A problem which is still too little considered in industrial life is the mutual interference of acquired technical activities. If one connected series of movements is well trained by practice, does it become less firmly fixed, if another series is studied in which the same beginning is connected with [p. 155] another path of discharge? I approached this psychophysical question of learning by experiments which I carried on for a long while with variations of ordinary habits of daily life, asking whether a habit associated with a certain sensory stimulus can function automatically while dispositions for a different habit, previously acquired, remain in the psychophysical system. For instance, I was accustomed to carry my watch in my left-hand vest pocket. For a week I carried it in the right-hand pocket of my trousers and recorded every case in which I first automatically made the movement to the vest. After some time the movement to the right-hand pocket became entirely automatic. When it was sufficiently fixed, I again put the watch in the left-hand vest pocket and recorded how often I unconsciously grasped at the right side when I wanted to see what time it was. As soon as the vest pocket movement had again become fixed, I went back to the right-hand trousers pocket. And so I alternated for a long while, always changing only after reaching complete automatism. But the results in this case and in other similar experiments which I carried on showed that the new automatic connection did not extinguish the after effects of the previous habit. With every new change the number of wrong movements became smaller and smaller, [p. 156] and finally a point was reached at which the dispositions for both movements were equally developed so that no wrong movements occurred when the watch was put into the new position.[22]

This problem has been followed up very recently in a valuable investigation at Columbia University,[23] in which various habits of type-writing and of card-sorting were acquired and studied in their mutual interference. These very careful experiments also show that when two opposing associations are alternately practiced, they have an interference effect on each other, but that the interference grows less and less as the practice effect becomes greater. The interference effect is gradually overcome and both opposing associations become automatic, so that either of them can be called up independently without the appearance of the other. Many details of the research suggest that this whole group of interference problems deserves the most careful attention by those who would practically profit from increased industrial efficiency. Finally, in the experimental study of the problem of technical learning, we cannot ignore the many side influences which may hasten or delay, improve or disturb, the acquisition of industrial skill. In the Harvard laboratory, for instance, we [p. 157] are at present engaged in an investigation which deals with the influence of feelings on the rapidity with which new movement coördinations are mastered.[24] In order to have unlimited comparable material a very simple technical performance is required, namely, the distribution of the 52 playing-cards into 52 boxes. Labels on the boxes indicate changing combinations for the distribution to be learned. We examine, on the one side, the influence of feelings of comfort or of discomfort on the learning of the new habit, these feeling states being produced by external conditions, such as pleasant or unpleasant sounds, odors, and so on. On the other side we trace the effects of those feelings which arise during the learning process itself, such as feelings of satisfaction with progress, or disappointment, or discomfort, or disgust or joy in the activity.


Footnotes

[19] Max Weber: Zur Psychophysik der industriellen Arbeit. (Archiv für Sozialwissenschaft und Sozialpolitik, 1980 and 1909, vols 27 and 28.)

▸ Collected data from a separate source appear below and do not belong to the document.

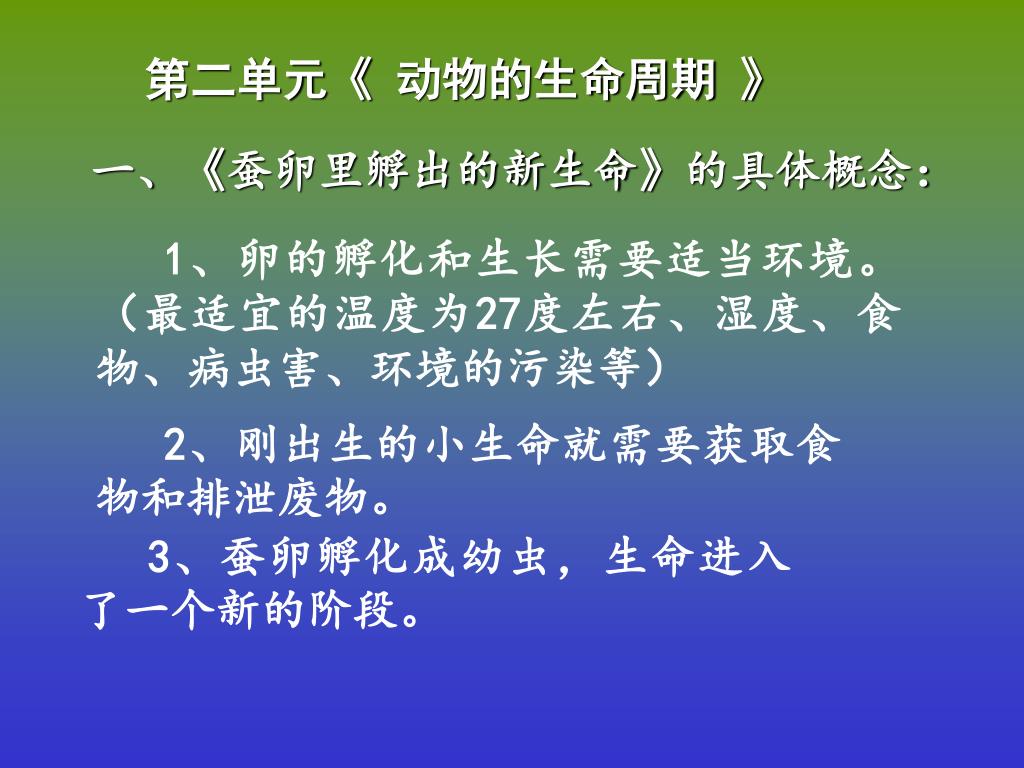 第二单元《 动物的生命周期 》

一、《蚕卵里孵出的新生命》的具体概念：

1、卵的孵化和生长需要适当环境。（最适宜的温度为27度左右、湿度、食物、病虫害、环境的污染等）

2、刚出生的小生命就需要获取食物和排泄废物。

3、蚕卵孵化成幼虫，生命进入了一个新的阶段。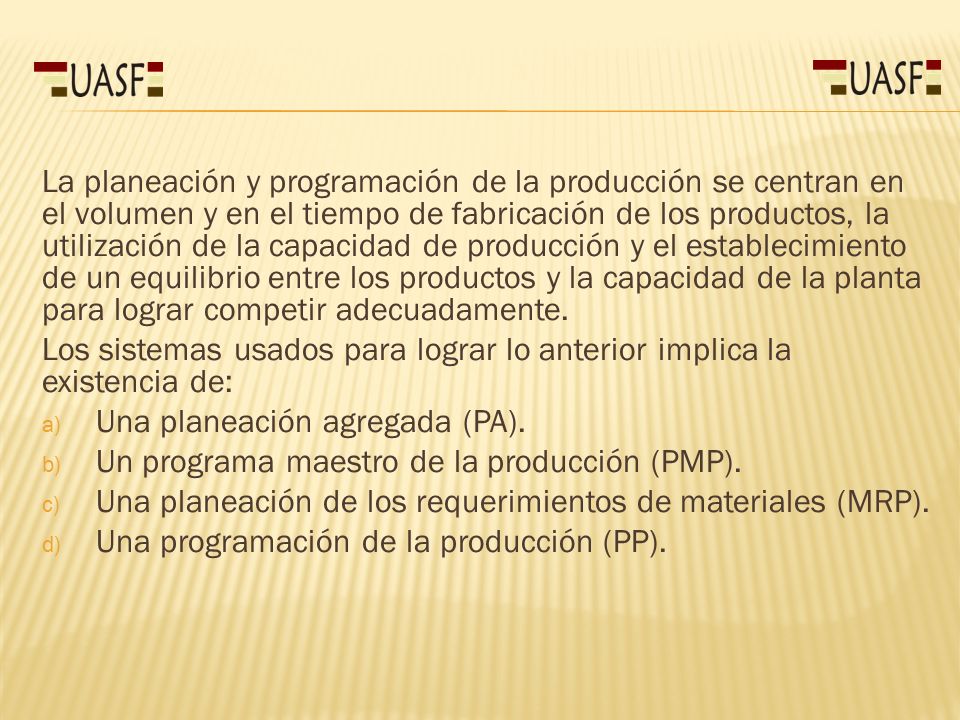 UASF

UASF

La planeación y programación de la producción se centran en el volumen y en el tiempo de fabricación de los productos, la utilización de la capacidad de producción y el establecimiento de un equilibrio entre los productos y la capacidad de la planta para lograr competir adecuadamente.

Los sistemas usados para lograr lo anterior implica la existencia de:

a) Una planeación agregada (PA).
b) Un programa maestro de la producción (PMP).
c) Una planeación de los requerimientos de materiales (MRP).
d) Una programación de la producción (PP).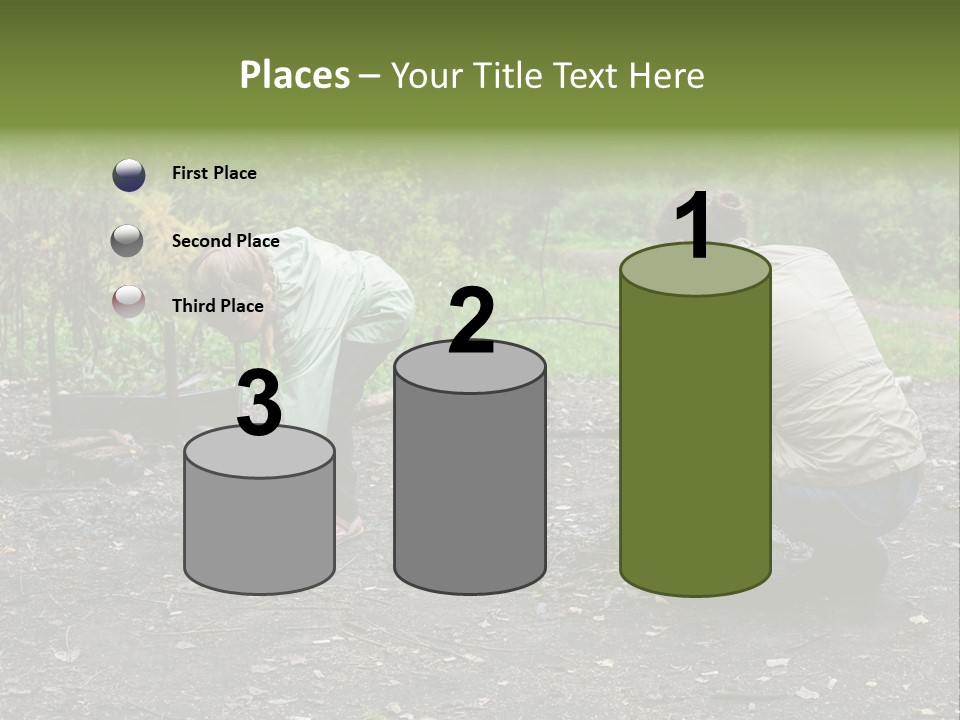 Places – Your Title Text Here

First Place

Second Place

Third Place

3

2

1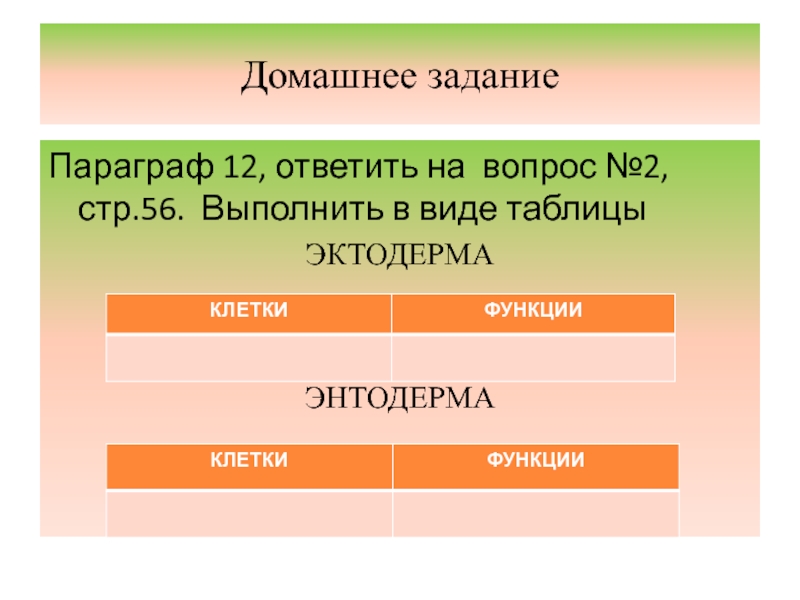 Домашнее задание

Параграф 12, ответить на вопрос №2, стр.56. Выполнить в виде таблицы

ЭКТОДЕРМА

| КЛЕТКИ | ФУНКЦИИ |
|---|---|
| | |

ЭНТОДЕРМА

| КЛЕТКИ | ФУНКЦИИ |
|---|---|
| | |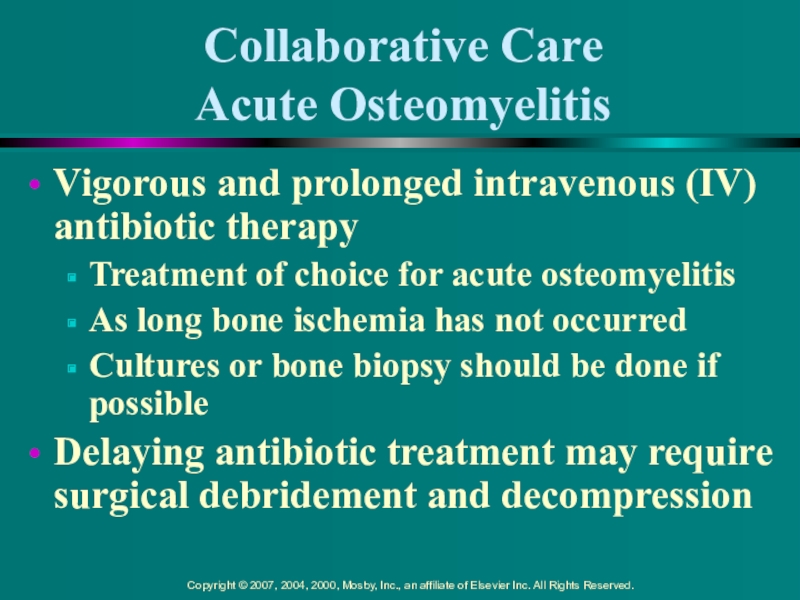 Collaborative Care
Acute Osteomyelitis

• Vigorous and prolonged intravenous (IV) antibiotic therapy
▪ Treatment of choice for acute osteomyelitis
▪ As long bone ischemia has not occurred
▪ Cultures or bone biopsy should be done if possible
• Delaying antibiotic treatment may require surgical debridement and decompression

Copyright © 2007, 2004, 2000, Mosby, Inc., an affiliate of Elsevier Inc. All Rights Reserved.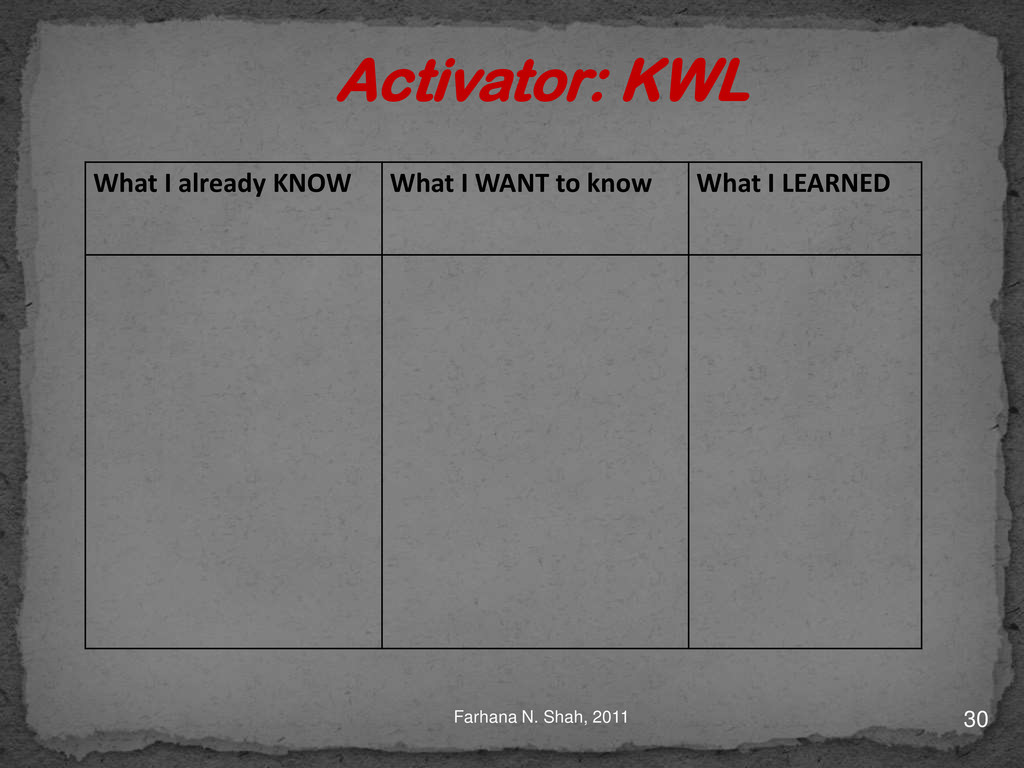 Activator: KWL

| What I already KNOW | What I WANT to know | What I LEARNED |
|---|---|---|
| | | |

Farhana N. Shah, 2011

30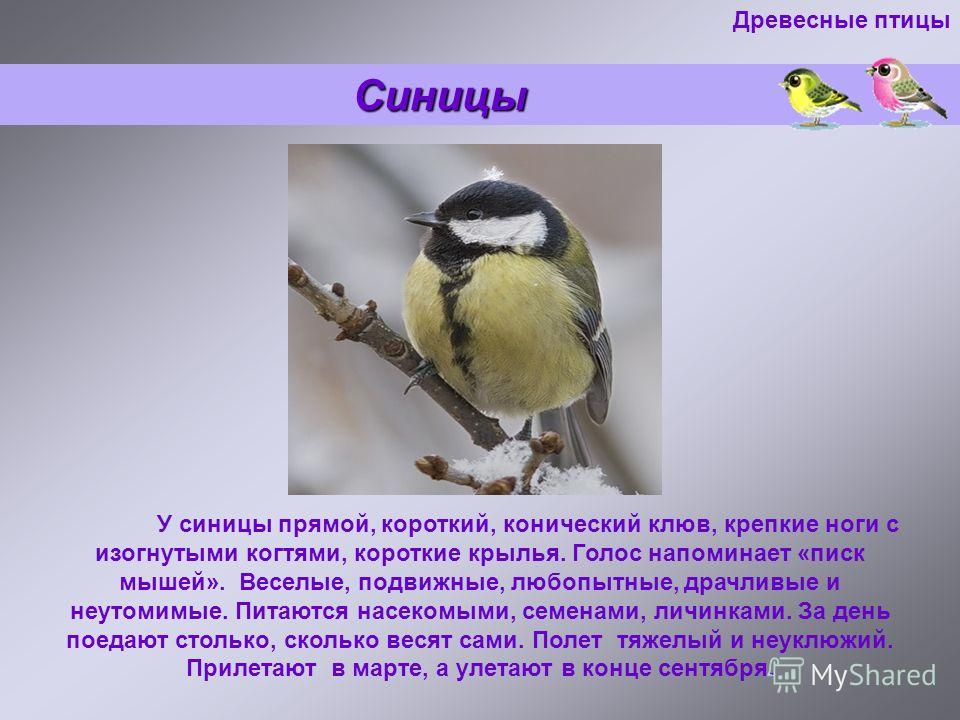 Древесные птицы

Синицы

У синицы прямой, короткий, конический клюв, крепкие ноги с изогнутыми когтями, короткие крылья. Голос напоминает «писк мышей». Веселые, подвижные, любопытные, драчливые и неутомимые. Питаются насекомыми, семенами, личинками. За день поедают столько, сколько весят сами. Полет тяжелый и неуклюжий. Прилетают в марте, а улетают в конце сентября.

MyShared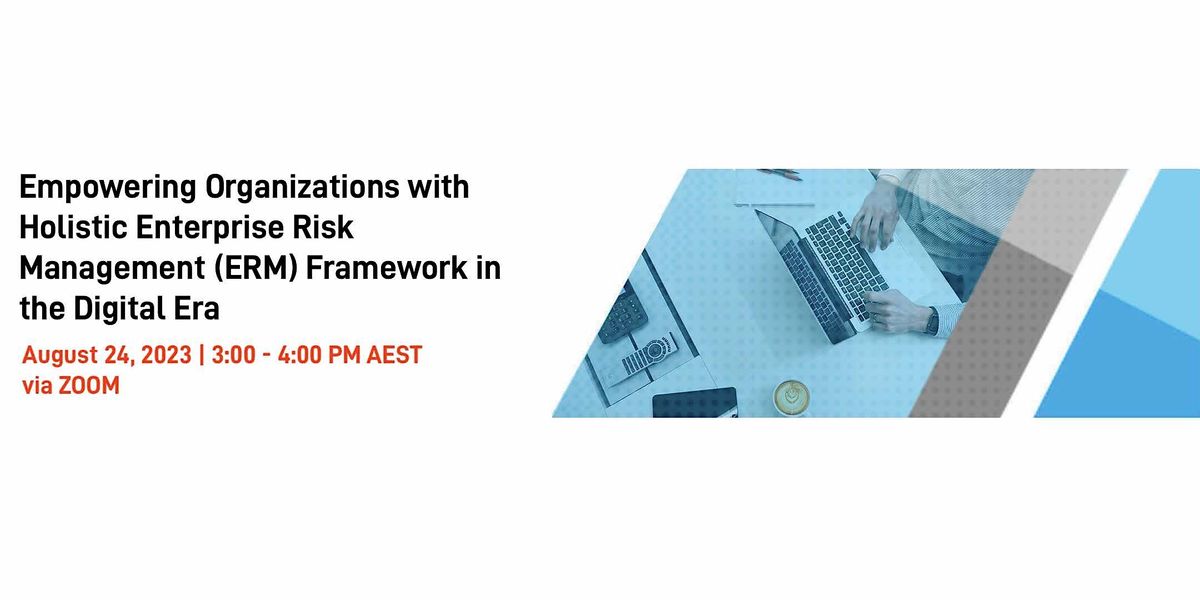 Empowering Organizations with Holistic Enterprise Risk Management (ERM) Framework in the Digital Era

August 24, 2023 | 3:00 - 4:00 PM AEST via ZOOM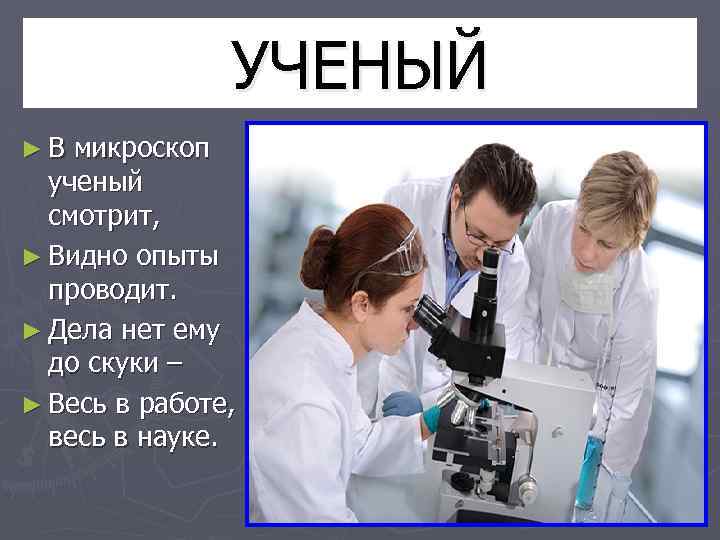 УЧЕНЫЙ

► В микроскоп ученый смотрит,
► Видно опыты проводит.
► Дела нет ему до скуки –
► Весь в работе, весь в науке.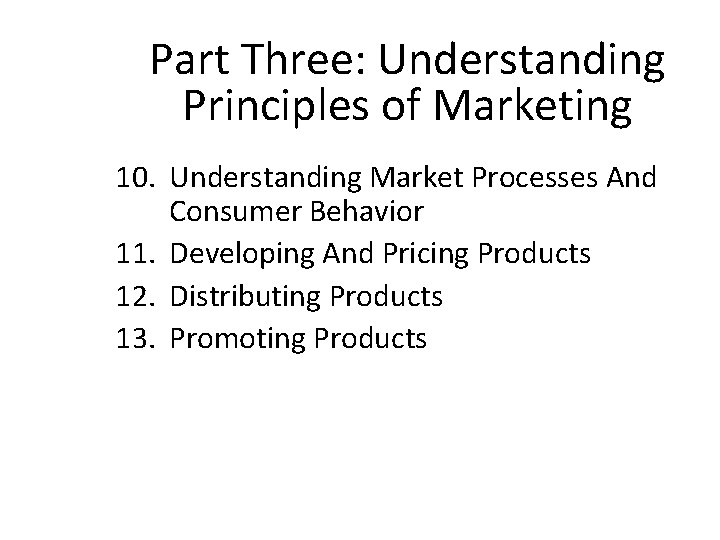 Part Three: Understanding Principles of Marketing

10. Understanding Market Processes And Consumer Behavior
11. Developing And Pricing Products
12. Distributing Products
13. Promoting Products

[20] Bryan and Harter: Studies in the Telegraphic Language. (Psychological Review, vol. 4.)

[21] W. F. Book: The Psychology of Skill. (University of Montana, Publications in Psychology, 1910.)

[22] H. Münsterberg: Beiträge sur experimentellen Psychologie. (Book IV, 1892.)

[23] A. J. Culler: Interference and Adaptability. (Archives of Psychology, 1912.)

[24] The experiments are being conducted and will be published by Mr. L. W. Kline.